# Exercise goal
From the records below, output exactly the lines starting at the line with "free IOS icons" and ending at the line with "Film automobile de protection de peinture", both of them included, but no pictures.

# Provided records

· · · · · · ·

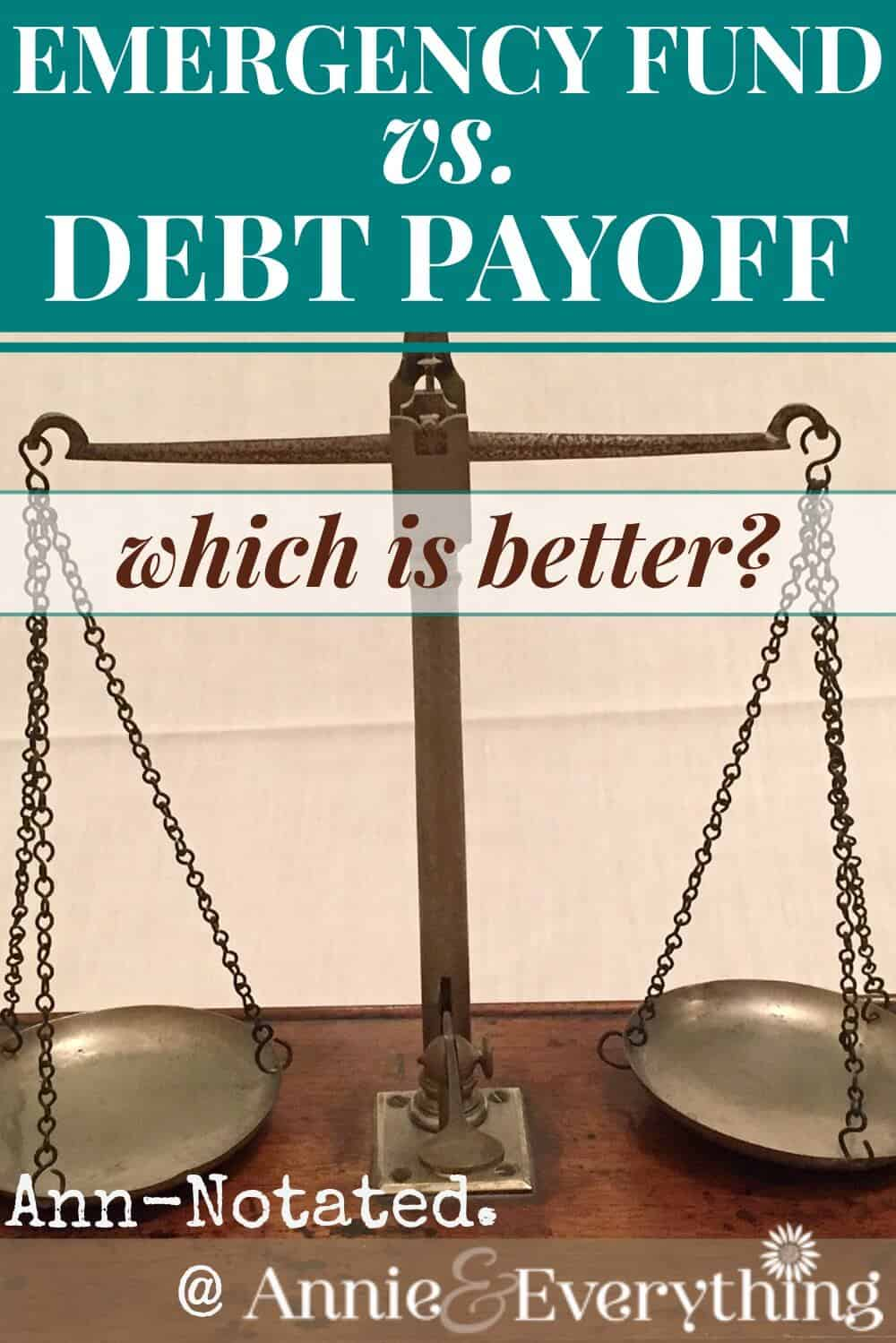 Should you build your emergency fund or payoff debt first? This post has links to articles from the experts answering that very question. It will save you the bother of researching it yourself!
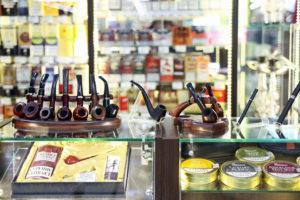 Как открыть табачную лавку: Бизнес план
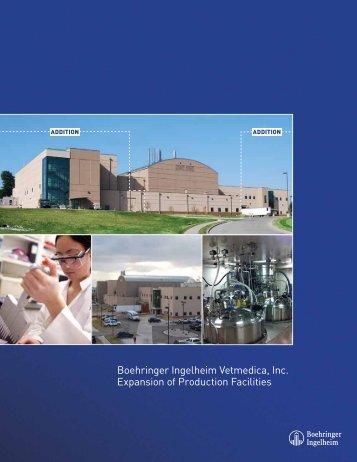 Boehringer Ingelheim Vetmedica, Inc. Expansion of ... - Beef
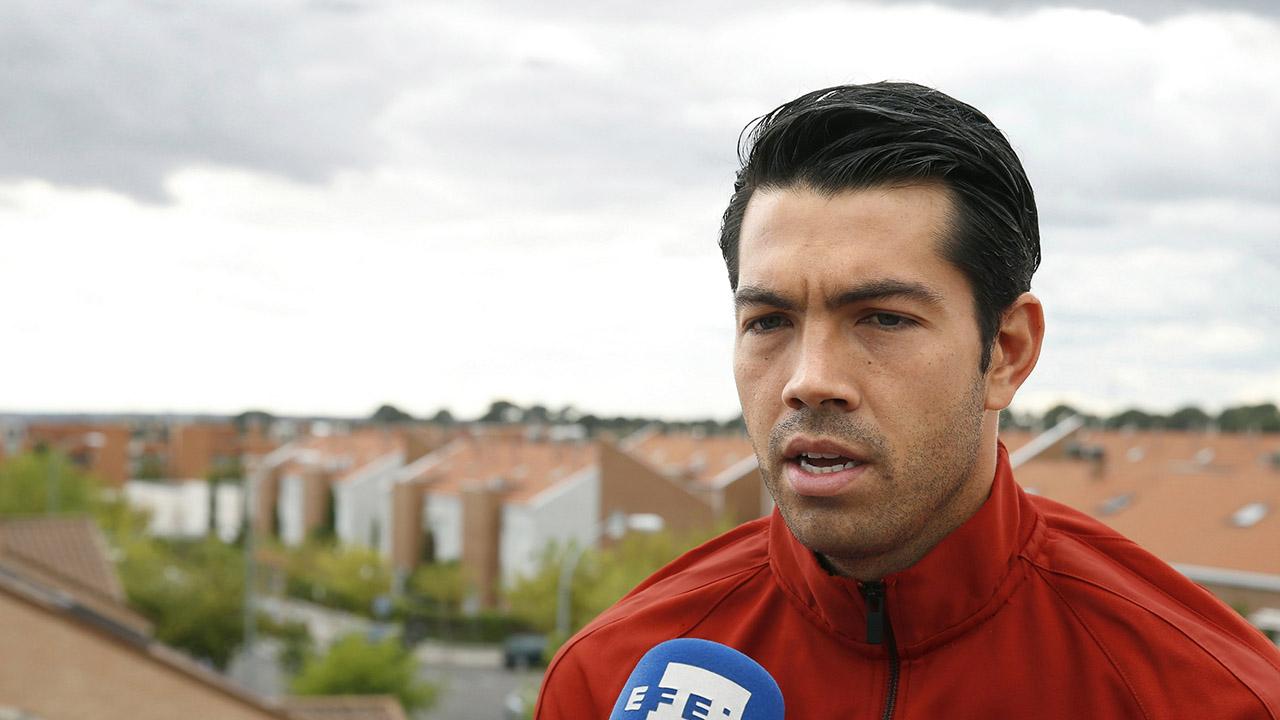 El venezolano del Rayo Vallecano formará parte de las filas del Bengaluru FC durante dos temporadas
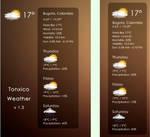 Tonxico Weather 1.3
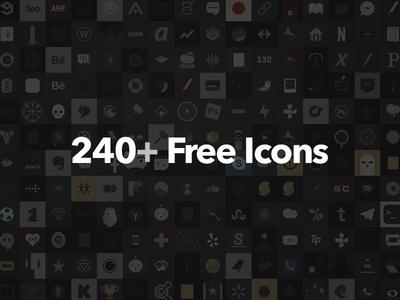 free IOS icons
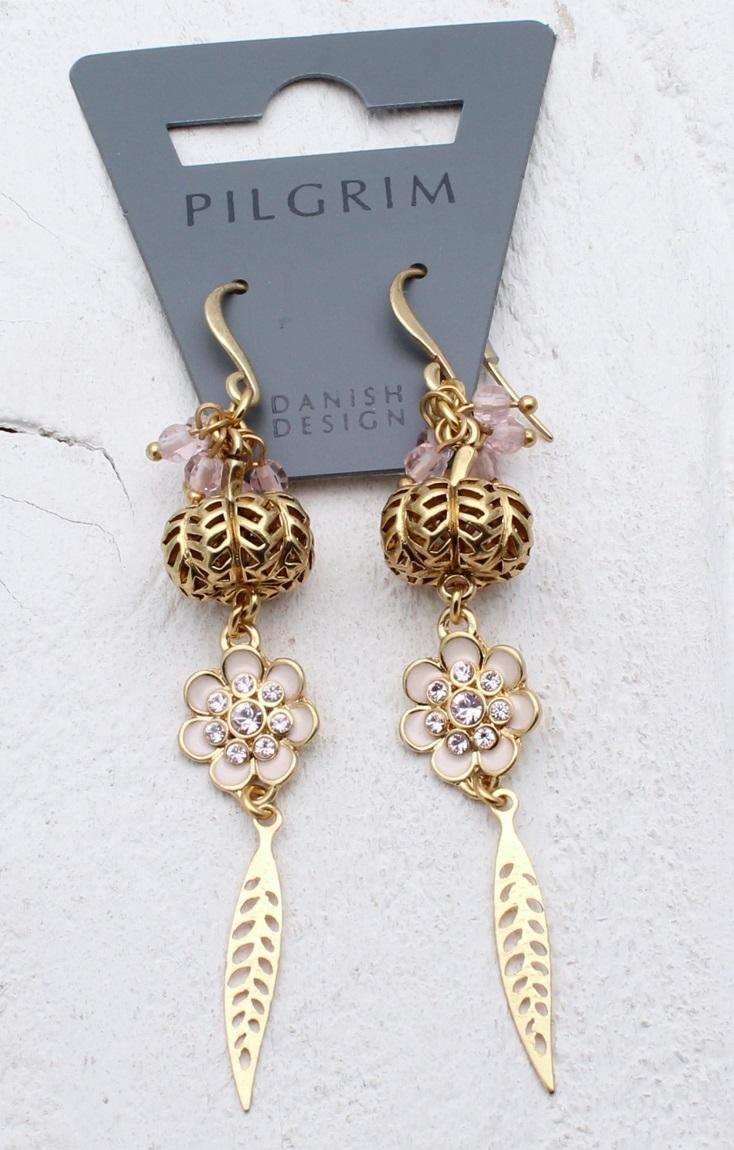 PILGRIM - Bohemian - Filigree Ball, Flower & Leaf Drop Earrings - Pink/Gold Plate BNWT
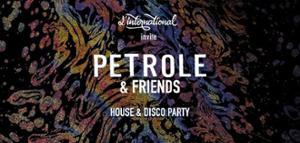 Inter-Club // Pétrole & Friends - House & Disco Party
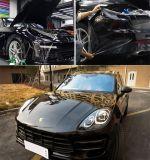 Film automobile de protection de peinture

· · · · · · ·

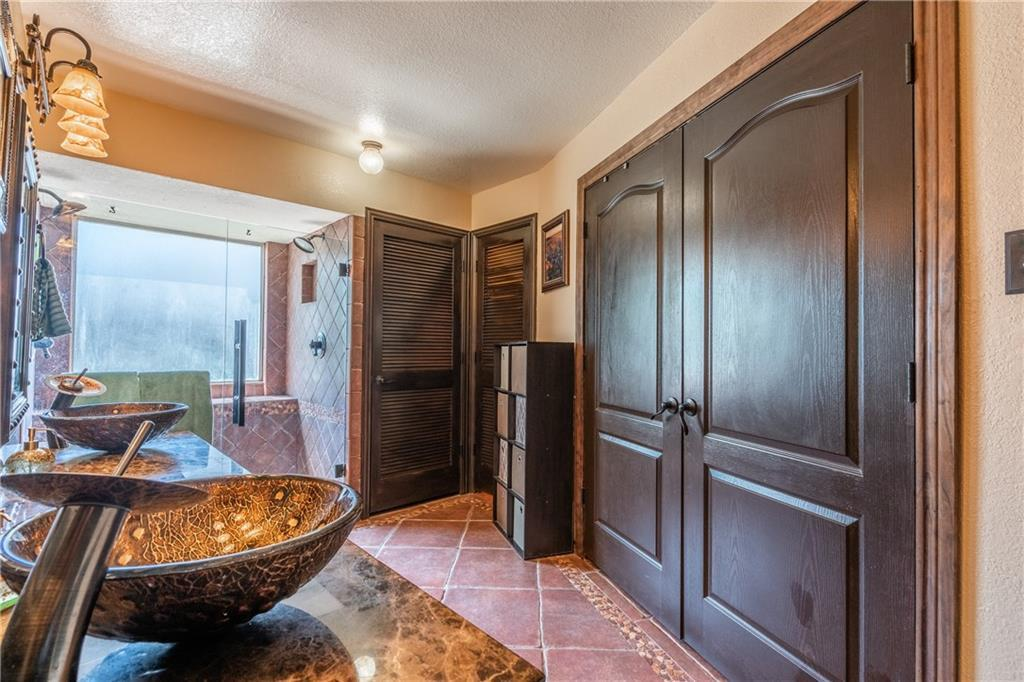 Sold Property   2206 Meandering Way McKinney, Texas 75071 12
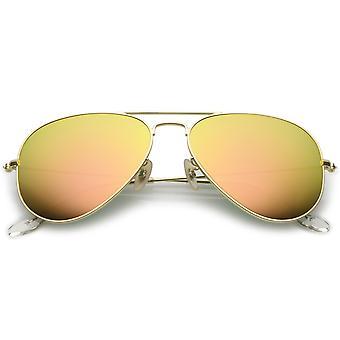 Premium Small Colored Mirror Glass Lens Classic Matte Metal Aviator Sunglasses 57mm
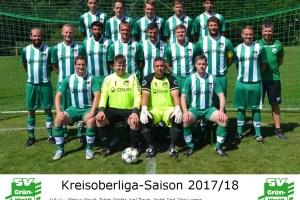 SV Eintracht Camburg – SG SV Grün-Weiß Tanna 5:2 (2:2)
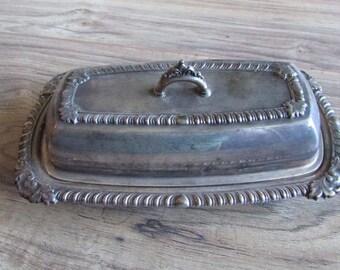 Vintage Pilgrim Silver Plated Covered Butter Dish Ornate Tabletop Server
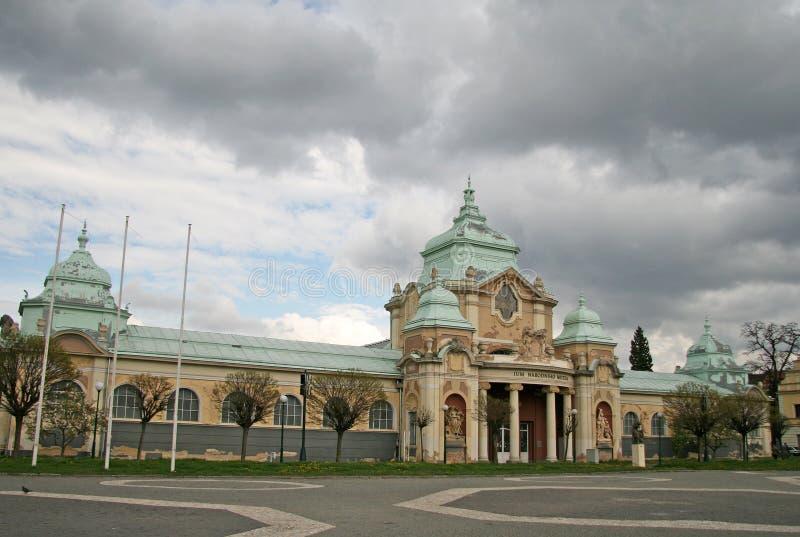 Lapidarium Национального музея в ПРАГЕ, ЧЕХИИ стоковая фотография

· · · · · · ·

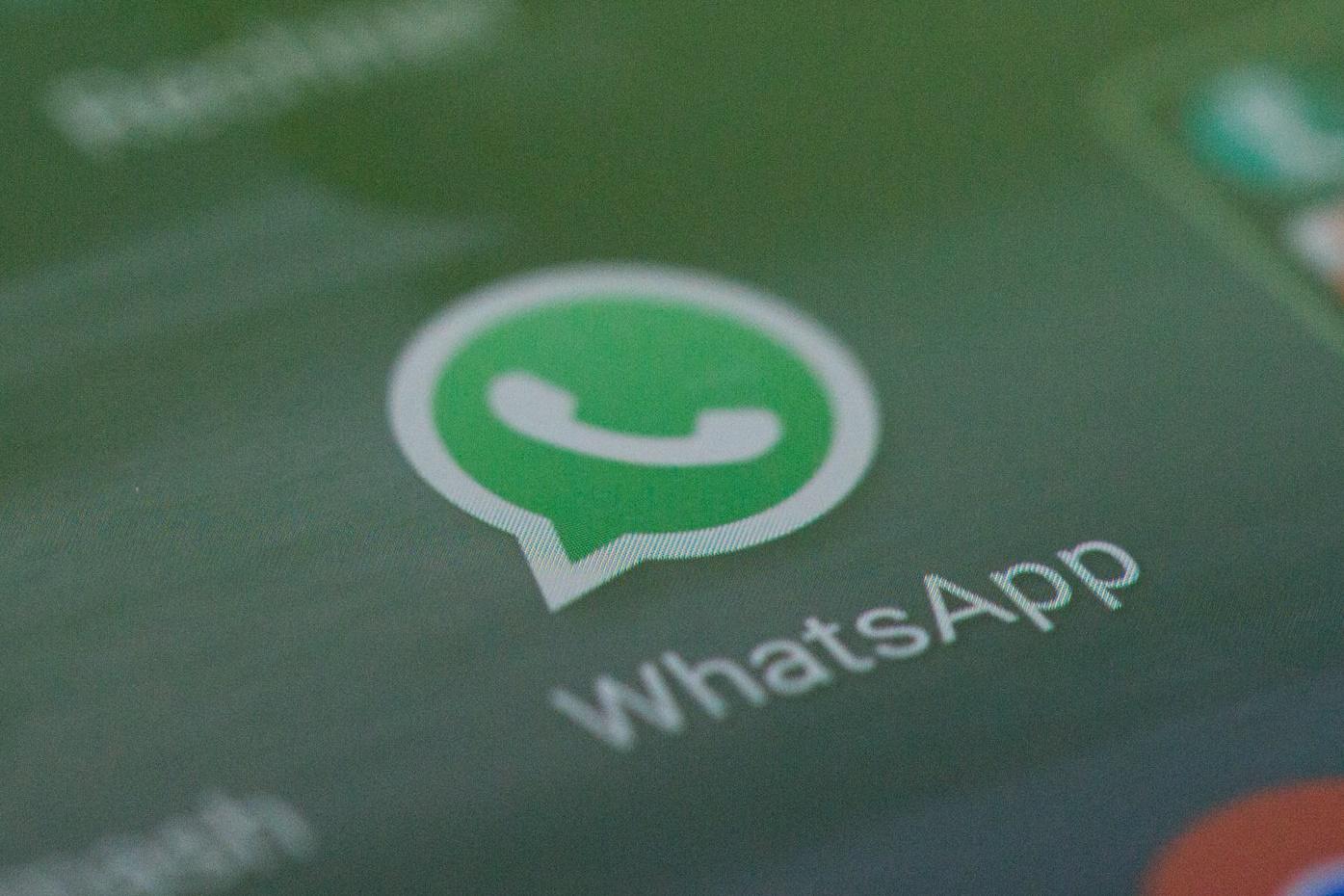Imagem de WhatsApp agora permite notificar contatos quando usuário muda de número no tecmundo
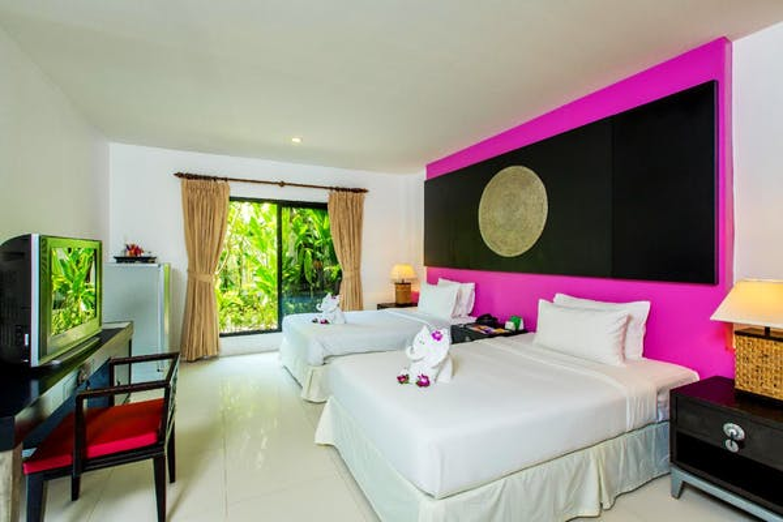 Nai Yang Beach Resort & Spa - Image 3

· · · · · · ·

# Answer box
 free IOS icons
 PILGRIM - Bohemian - Filigree Ball, Flower & Leaf Drop Earrings - Pink/Gold Plate BNWT
 Inter-Club // Pétrole & Friends - House & Disco Party
 Film automobile de protection de peinture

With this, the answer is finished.